For a dozen reasons, I left medicine and began teaching middle-school science two years ago. My current work environment is 90 percent positive energy – it’s challenging and unpredictable, but filled with autonomy, supportive colleagues, and fun personalities. I am happy to drive to work again and feel like I’m exactly where I belong professionally. Over the last couple of months, I’ve noticed that my personality has changed. Perhaps “reverted” is a more accurate word. I believe the most significant change is that I’ve recovered a healthy, normal perception of time. When I feel like the lab full of 8th graders has been dissecting chicken wings for 45 minutes of an hour-long class, I look at the clock, and it agrees with my perception. When I have 20 minutes to spend eating lunch before heading to lunch duty, those 20 minutes feel exactly like 20 minutes should feel. When I meet with a student who needs to make up a lab or spend some enrichment time, I don’t feel internal pressure to hurry and move to the next task. In less than two years, I’m different than who I was. I’d like to think that recovering time has made me a better version of myself.
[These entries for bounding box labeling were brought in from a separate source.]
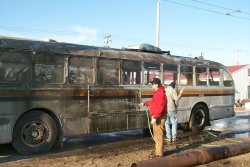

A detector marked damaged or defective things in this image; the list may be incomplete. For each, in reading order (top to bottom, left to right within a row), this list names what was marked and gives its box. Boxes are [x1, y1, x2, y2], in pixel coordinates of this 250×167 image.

rusty bus body [0, 36, 234, 154]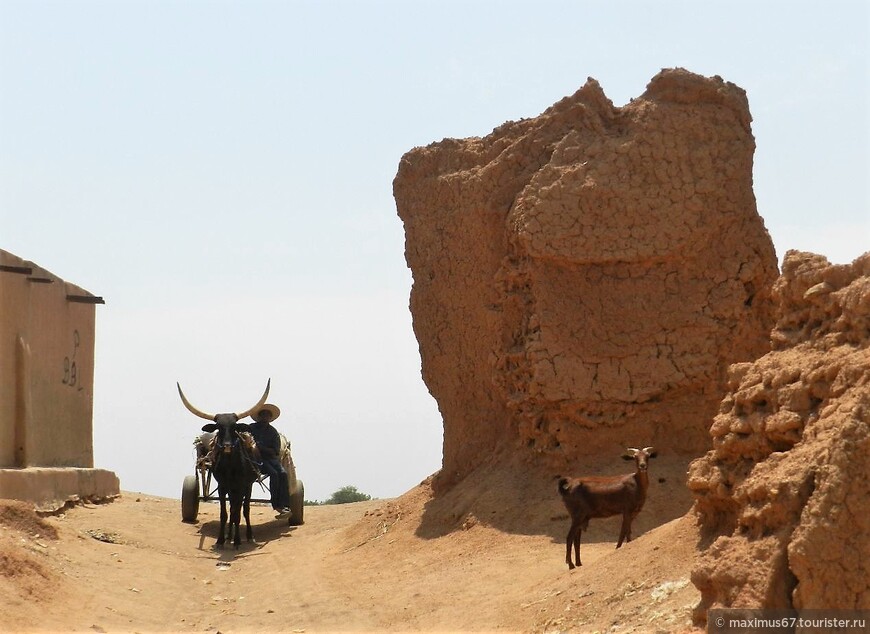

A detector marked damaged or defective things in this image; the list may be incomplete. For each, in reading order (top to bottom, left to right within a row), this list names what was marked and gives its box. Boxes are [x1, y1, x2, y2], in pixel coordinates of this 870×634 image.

cracked clay wall [394, 69, 776, 484]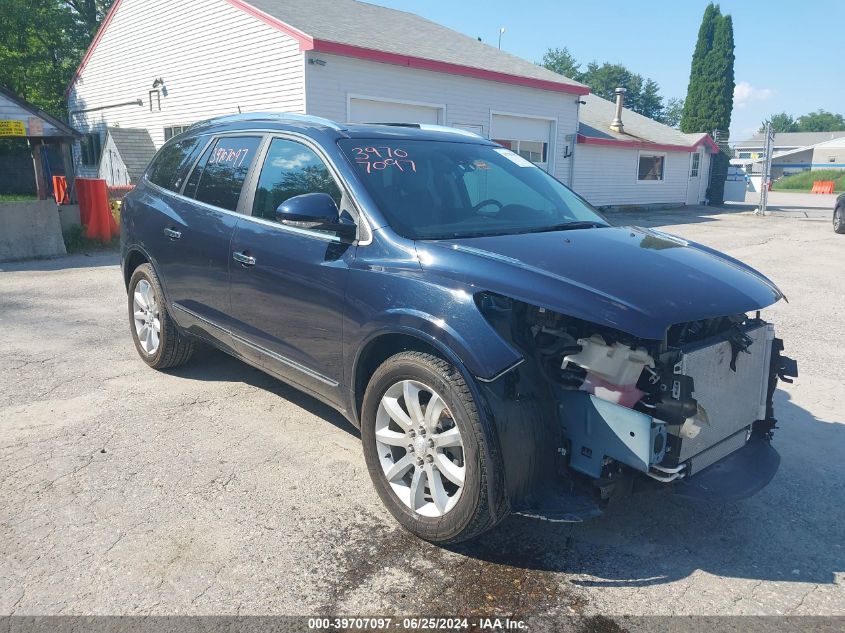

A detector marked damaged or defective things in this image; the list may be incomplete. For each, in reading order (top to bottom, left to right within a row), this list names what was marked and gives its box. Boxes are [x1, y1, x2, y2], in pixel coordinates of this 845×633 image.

cracked pavement [0, 206, 840, 616]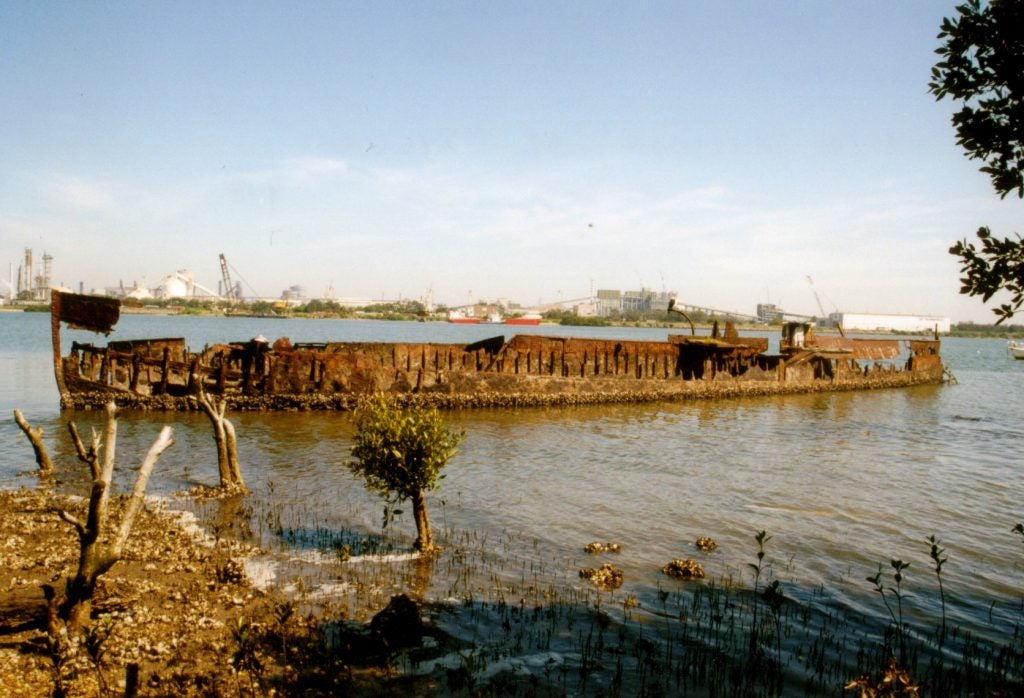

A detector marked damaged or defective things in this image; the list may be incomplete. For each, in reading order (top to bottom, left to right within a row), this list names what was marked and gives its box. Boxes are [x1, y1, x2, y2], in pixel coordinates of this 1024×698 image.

rusted shipwreck [48, 290, 944, 410]
corroded hull [48, 290, 944, 410]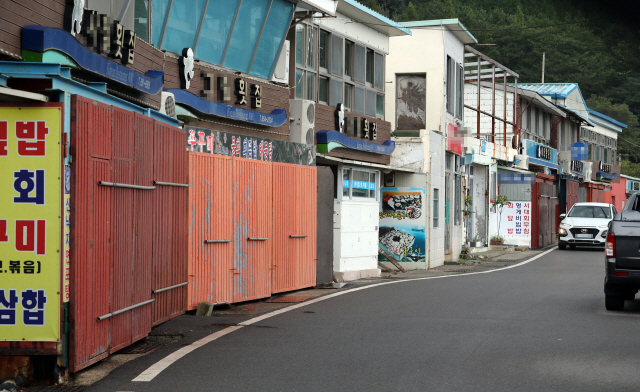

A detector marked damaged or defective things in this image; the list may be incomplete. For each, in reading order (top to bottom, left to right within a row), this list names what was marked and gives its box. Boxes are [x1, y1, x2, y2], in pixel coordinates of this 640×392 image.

rusty orange door [188, 153, 235, 310]
rusty orange door [232, 158, 272, 302]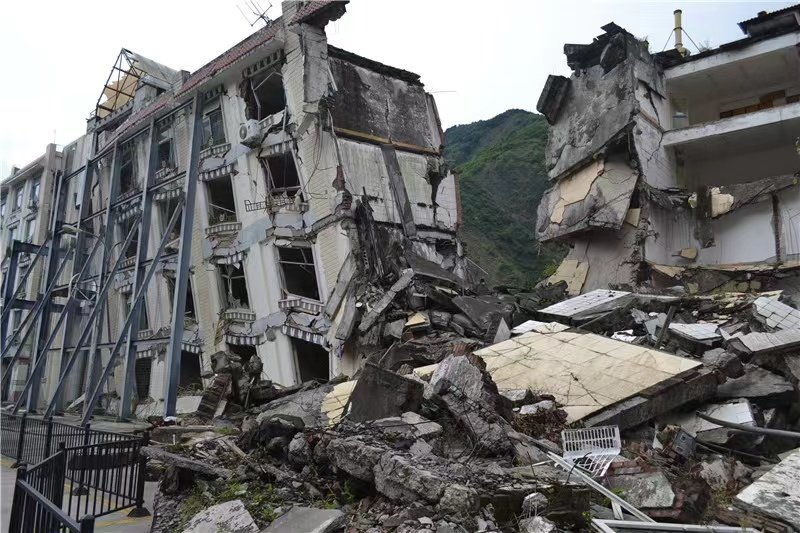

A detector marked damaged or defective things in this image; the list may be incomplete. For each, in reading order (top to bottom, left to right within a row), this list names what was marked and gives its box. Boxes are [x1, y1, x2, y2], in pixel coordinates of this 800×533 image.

broken concrete slab [536, 288, 636, 322]
broken concrete slab [752, 294, 796, 330]
broken concrete slab [348, 364, 424, 422]
broken concrete slab [476, 328, 708, 424]
broken concrete slab [712, 364, 792, 406]
broken concrete slab [736, 448, 800, 528]
broken concrete slab [181, 498, 256, 532]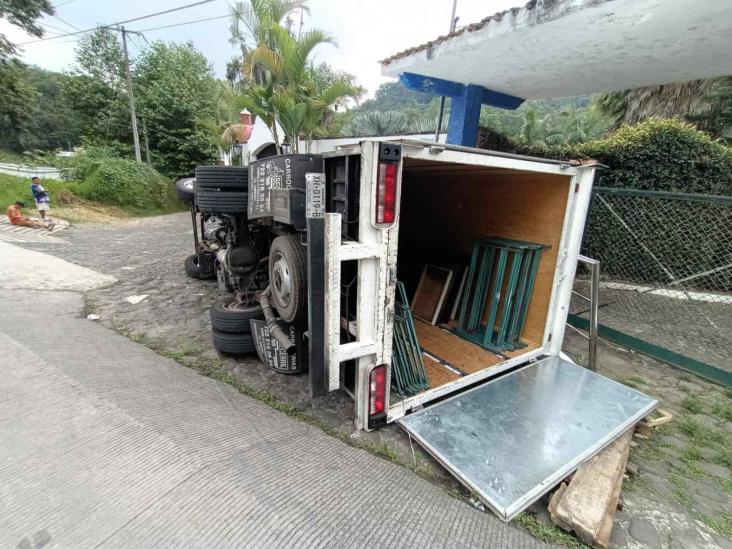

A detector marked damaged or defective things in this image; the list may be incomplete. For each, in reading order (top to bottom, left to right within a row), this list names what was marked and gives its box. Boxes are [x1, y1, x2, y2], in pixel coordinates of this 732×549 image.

overturned truck [180, 140, 656, 520]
None of this is to suggest that modern physicians and clinical health care workers can’t live emotionally healthy lives – I personally know dozens who are pulling it off. Maybe if I had been more introspective, learned to employ mindfulness strategies, adopted yoga, or sought professional advice, I could have maintained a healthy sense of time during my career in clinical medicine. I won’t ever know if that’s the case; I’m an imperfect person who is mostly just making it up as he goes along. I guess my hope for this essay is that it compels the frontline clinicians who need it to pause, pull back, and get an aerial view of themselves. Has your job changed you? How? Are some of those changes negative? How and with whom do you start a conversation about those changes?
Keith Pochick is an emergency physician.